EXTRACT PROVIDED.
::::

The Trashmen were an American rock band formed in Minneapolis, Minnesota, United States, in 1962. 
The original line-up of the group featured guitarists Tony Andreason and Dal Winslow, bassist Bob Reed, and drummer Steve Wahrer.

Along with Colorado-based contemporaries the Astronauts, the Trashmen have been described as "the premier landlocked Midwestern surf group of the '60s."  The band took their name from "Trashman's Blues", a song written and recorded in 1961 by Minneapolis musician Kai Ray (Richard Caire, 1935–2017), who later wrote songs for the band.

History

Pre-Trashmen 
Tony Andreason and Mike Jann were friends who learned and played guitar together, starting in 1955. They primarily played country. In 1957, at the Crystal Coliseum, Tony and Mike met Steve Wahrer, a drummer, Dallas "Dal" Winslow, a guitar player, and a saxophone player. Tony, Steve, Dal, and the saxophone player played as The String Kings for a brief time period. Mike wasn't part of the group, due to being more interested in country music. Tony met Jim Thaxter through Steve and Dale. Jim was a singer who was looking to front a band. "Jim Thaxter and the Travelers" was then formed with the following line-up: Jim Thaxter on lead vocals and guitar (tuned to a bass guitar); Tony Andreason on lead guitar; Dal Winslow on rhythm guitar; Tom Diehl on piano; and Steve Wahrer on drums. In Spring 1961, the group took a break as Tony and Jim had to go into the military. In February or March 1962, the two returned. However, disagreements on musical direction between the two caused Tony to leave the band. Steve and Dal left with him.

Early Trashmen 
Don (Woody) Wood joined the group on bass. After Don's friend showed the group a record called "The Trashmen’s Blues" by guitarist Tony Caire aka Kai Ray, Steve decided to call the band "The Trashmen". The group was primarily an instrumental group, with occasional lead vocals by Steve. Steve began to sing more and more. Tony has occasionally sung lead. Don left the band and was replaced by Bob Reed, picked from an audition. The group gained an interest in surf rock after listening to Dick Dale. A song called "Surfin' Bird" was conceptualized by Steve and was instantly liked by their audience at shows.

::::

SOURCE MATERIAL.
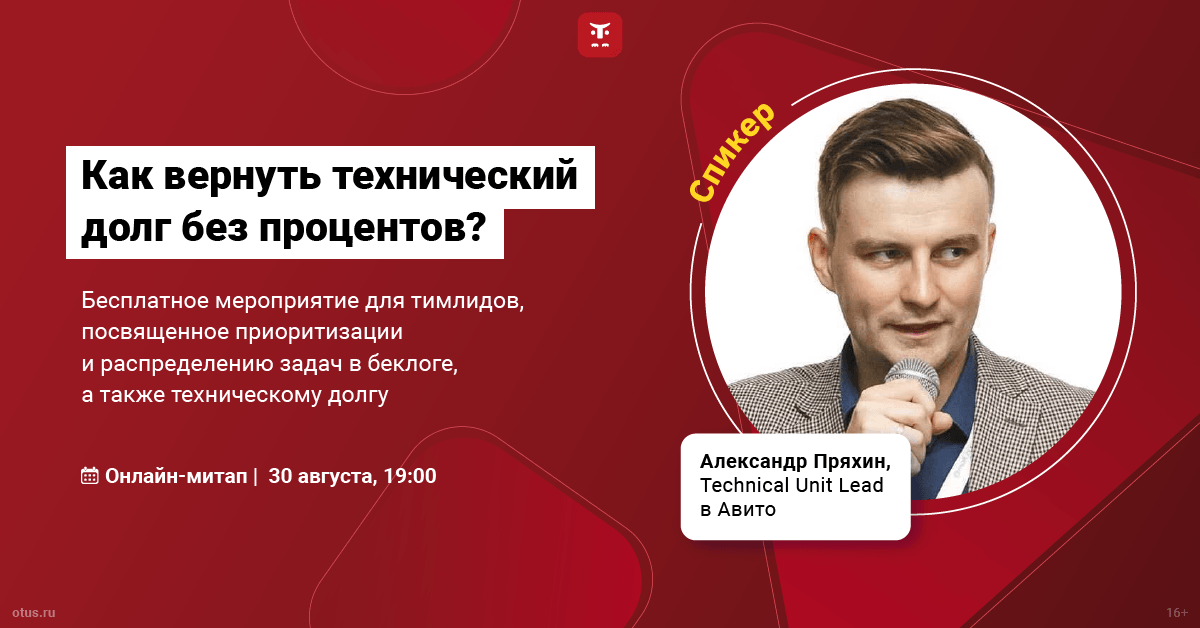 Как вернуть технический долг без процентов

::::

DIRECTIONS.
**a.** Please reproduce the passage from the Trashmen article that opens with the words containing "Early Trashmen" and closes with "audience at shows.".
**b.** Answer these questions using the Trashmen article, marking each answer with the same numeral as its question:
(i) In what year was the band formed?
(ii) Who played piano in Jim Thaxter and the Travelers?
(iii) Which musician drew the group toward surf rock?
**c.** Carry the Trashmen article forward from its final sentence.

RESPONSES BY ITEM NUMBER.
**a.**
Early Trashmen 
Don (Woody) Wood joined the group on bass. After Don's friend showed the group a record called "The Trashmen’s Blues" by guitarist Tony Caire aka Kai Ray, Steve decided to call the band "The Trashmen". The group was primarily an instrumental group, with occasional lead vocals by Steve. Steve began to sing more and more. Tony has occasionally sung lead. Don left the band and was replaced by Bob Reed, picked from an audition. The group gained an interest in surf rock after listening to Dick Dale. A song called "Surfin' Bird" was conceptualized by Steve and was instantly liked by their audience at shows.

**b.**
(i) 1962
(ii) Tom Diehl
(iii) Dick Dale

**c.**
"Surfin' Bird" as first success 

The Trashmen's biggest hit was 1963's "Surfin' Bird", which reached No. 4 on the Billboard Hot 100 in the latter part of that year. The song was a combination of two R&B hits by The Rivingtons, "The Bird's the Word" and "Papa-Oom-Mow-Mow". Early pressings of the single credit the Trashmen's drummer and vocalist Steve Wahrer as the composer, but following a threat from The Rivingtons' legal counsel, the writing credit was removed from Wahrer and transferred to the members of The Rivingtons.

The song was later covered by The Ramones, The Cramps, Silverchair, The Psychotic Petunias, Pee-wee Herman, Equipe 84, and the thrash metal band Sodom. It has also been featured in several films, including Full Metal Jacket, Fred Claus, Pink Flamingos, Back to the Beach, and The Big Year.

"Surfin' Bird" was the subject of the episode "I Dream of Jesus" of the television series Family Guy, sending the song to No. 8 on the iTunes Top 10 Rock songs chart and No. 50 on the UK Singles Chart in 2009. It has since become a running gag on the show.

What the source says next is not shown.